Some records
□ □ □ □ □ □ □

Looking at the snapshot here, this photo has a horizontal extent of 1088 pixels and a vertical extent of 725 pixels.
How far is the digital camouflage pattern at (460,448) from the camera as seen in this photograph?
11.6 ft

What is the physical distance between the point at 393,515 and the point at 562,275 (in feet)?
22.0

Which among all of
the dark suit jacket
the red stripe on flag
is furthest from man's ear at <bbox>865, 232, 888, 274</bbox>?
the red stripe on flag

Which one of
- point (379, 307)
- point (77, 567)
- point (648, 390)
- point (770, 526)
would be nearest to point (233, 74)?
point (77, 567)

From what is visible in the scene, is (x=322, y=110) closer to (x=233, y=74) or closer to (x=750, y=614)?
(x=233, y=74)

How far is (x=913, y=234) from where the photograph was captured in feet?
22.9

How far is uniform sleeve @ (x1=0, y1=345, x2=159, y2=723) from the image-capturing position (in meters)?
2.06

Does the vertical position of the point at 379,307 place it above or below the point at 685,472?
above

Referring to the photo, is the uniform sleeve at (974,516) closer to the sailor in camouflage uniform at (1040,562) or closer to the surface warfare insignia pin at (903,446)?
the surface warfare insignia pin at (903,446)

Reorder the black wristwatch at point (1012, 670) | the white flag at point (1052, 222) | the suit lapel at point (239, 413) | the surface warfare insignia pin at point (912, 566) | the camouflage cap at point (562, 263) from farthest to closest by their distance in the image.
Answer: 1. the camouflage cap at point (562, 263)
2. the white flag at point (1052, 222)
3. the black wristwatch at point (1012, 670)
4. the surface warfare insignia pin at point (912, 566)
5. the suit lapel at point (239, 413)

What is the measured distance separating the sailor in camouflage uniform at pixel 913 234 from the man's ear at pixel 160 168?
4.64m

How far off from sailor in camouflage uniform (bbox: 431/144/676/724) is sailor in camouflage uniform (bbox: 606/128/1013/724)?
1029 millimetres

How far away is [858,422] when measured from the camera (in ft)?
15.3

□ □ □ □ □ □ □

* **CHALLENGE**:
Copy every line of the records above, word for word.

* **REPLY TO THE TASK**:
Looking at the snapshot here, this photo has a horizontal extent of 1088 pixels and a vertical extent of 725 pixels.
How far is the digital camouflage pattern at (460,448) from the camera as seen in this photograph?
11.6 ft

What is the physical distance between the point at 393,515 and the point at 562,275 (in feet)?
22.0

Which among all of
the dark suit jacket
the red stripe on flag
is furthest from man's ear at <bbox>865, 232, 888, 274</bbox>?
the red stripe on flag

Which one of
- point (379, 307)
- point (77, 567)
- point (648, 390)
- point (770, 526)
would be nearest to point (233, 74)?
point (77, 567)

From what is visible in the scene, is (x=322, y=110) closer to (x=233, y=74) or closer to (x=750, y=614)?
(x=233, y=74)

How far is (x=913, y=234) from where the photograph was captured in feet?
22.9

How far is uniform sleeve @ (x1=0, y1=345, x2=159, y2=723) from the image-capturing position (in meters)?
2.06

Does the vertical position of the point at 379,307 place it above or below the point at 685,472?
above

Referring to the photo, is the uniform sleeve at (974,516) closer to the sailor in camouflage uniform at (1040,562) or closer to the surface warfare insignia pin at (903,446)?
the surface warfare insignia pin at (903,446)

Reorder the black wristwatch at point (1012, 670) | the white flag at point (1052, 222) | the suit lapel at point (239, 413) | the surface warfare insignia pin at point (912, 566) | the camouflage cap at point (562, 263) from farthest to closest by their distance in the image.
Answer: 1. the camouflage cap at point (562, 263)
2. the white flag at point (1052, 222)
3. the black wristwatch at point (1012, 670)
4. the surface warfare insignia pin at point (912, 566)
5. the suit lapel at point (239, 413)

What is the measured distance separating the sailor in camouflage uniform at pixel 913 234 from the man's ear at pixel 160 168?
4.64m

How far off from sailor in camouflage uniform (bbox: 431/144/676/724) is sailor in camouflage uniform (bbox: 606/128/1013/724)?
1029 millimetres

How far away is [858,422] when measured from the camera (in ft)?
15.3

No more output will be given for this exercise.